Les demoiselles de Cotenoir étaient très-haut placées dans l’estime de leurs maîtresses et de leurs compagnes ; elles étaient une sorte de noblesse, et dans leur simplicité d’esprit, ces supérieures du couvent parlaient avec quelque orgueil de ces jeunes personnes aux étrangers qui venaient visiter leur établissement.

Il y avait des brebis galeuses, même dans le couvent du Sacré-Cœur, des demoiselles marquées d’un signe qui voulait dire « dangereuses. »

Heureusement pour Gustave, ses filles étaient parmi les plus sages, les plus studieuses ; elles ne lui causèrent aucun tourment, si ce n’est toutefois à propos de son château.

« C’est bien ennuyeux et bien triste de demeurer à Cotenoir, papa, disaient-elles, bien que tu sois toujours bien bon pour nous. Ce n’est pas un endroit où l’on puisse rester. Beaubocage est une habitation plus agréable. À Cotenoir, quand tu es sorti, il n’y a personne à qui l’on puisse parler. Nous n’avons jamais eu l’occasion de faire de petites parties, des excursions au dehors, aucun de ces plaisirs dont nos compagnes nous parlent souvent et qui nous font joliment envie. »

C’était là le thème habituel des lamentations de Clarisse et de Madelon, et le père ne savait comment s’y prendre pour que Cotenoir fût une résidence agréable.

Ses filles ne pouvaient se plaindre, car il était toujours aux ordres de leurs moindres caprices, mais il y avait cependant un élément qui manquait à leur bonheur, et Lenoble s’apercevait que c’était celui-là.

La vie à Cotenoir était décousue et désordonnée, faite de pièces et de morceaux, de demi-résolutions, de projets commencés, laissés, repris, n’aboutissant à rien.

Le bon génie, l’ange d’une maison, l’ordre, manquait dans ce domaine ; ce n’était que gaspillage, malpropreté, dégradation dans le vieux château : vieux domestiques trop faibles ou trop paresseux, se plaignant, ne faisant qu’à leur tête ; vieux fournisseurs se prévalant d’abus existant depuis des années et admis pendant si longtemps qu’ils étaient devenus des droits.

Les serviteurs à Cotenoir faisaient exactement ce qu’ils voulaient depuis la mort de Mme de Nérague, arrivée deux ans avant celle de sa fille Clarisse.

La pauvre Clarisse, toujours souffrante, avait été tout à fait hors d’état de surveiller sa maison et depuis qu’elle n’était plus là, la santé trop faible de Cydalise ne lui avait pas permis d’agir avec autorité.
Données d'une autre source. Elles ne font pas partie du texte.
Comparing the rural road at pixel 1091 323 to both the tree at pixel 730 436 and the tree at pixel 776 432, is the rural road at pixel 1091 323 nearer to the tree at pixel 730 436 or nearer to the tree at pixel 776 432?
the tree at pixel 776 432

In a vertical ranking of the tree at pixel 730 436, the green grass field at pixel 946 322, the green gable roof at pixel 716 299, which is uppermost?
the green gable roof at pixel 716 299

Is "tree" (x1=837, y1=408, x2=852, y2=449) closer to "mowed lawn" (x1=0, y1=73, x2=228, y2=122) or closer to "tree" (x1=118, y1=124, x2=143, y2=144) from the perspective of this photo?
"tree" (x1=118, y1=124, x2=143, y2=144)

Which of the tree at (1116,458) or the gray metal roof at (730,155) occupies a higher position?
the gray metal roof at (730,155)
Il est probable d’ailleurs que le personnel de Cotenoir eût absolument refusé de se soumettre à l’intervention de Beaubocage.

Il arriva ainsi que les choses s’arrangèrent comme elles voulurent dans le château et y restèrent en quelque sorte à l’abandon.

Il n’y a rien de plus coûteux que le désordre.

Gustave finit par s’apercevoir qu’avec un maximum de dépenses il n’avait qu’un minimum de bien-être.

En attendant, la bonne vieille tante de Beaubocage donnait à ses nièces beaucoup de précieux avis pour le temps où elles seraient assez âgées pour prendre la direction de la maison de leur père.

La bonne dame, désintéressée pour elle-même, avait acquis à ses dépens une rude expérience dans l’art domestique. Dieu et sa mémoire seuls se rappelaient les petites rapines, les petites privations, les étroits calculs qui lui avaient permis de grappiller quelques sous pour les envoyer à son frère exilé.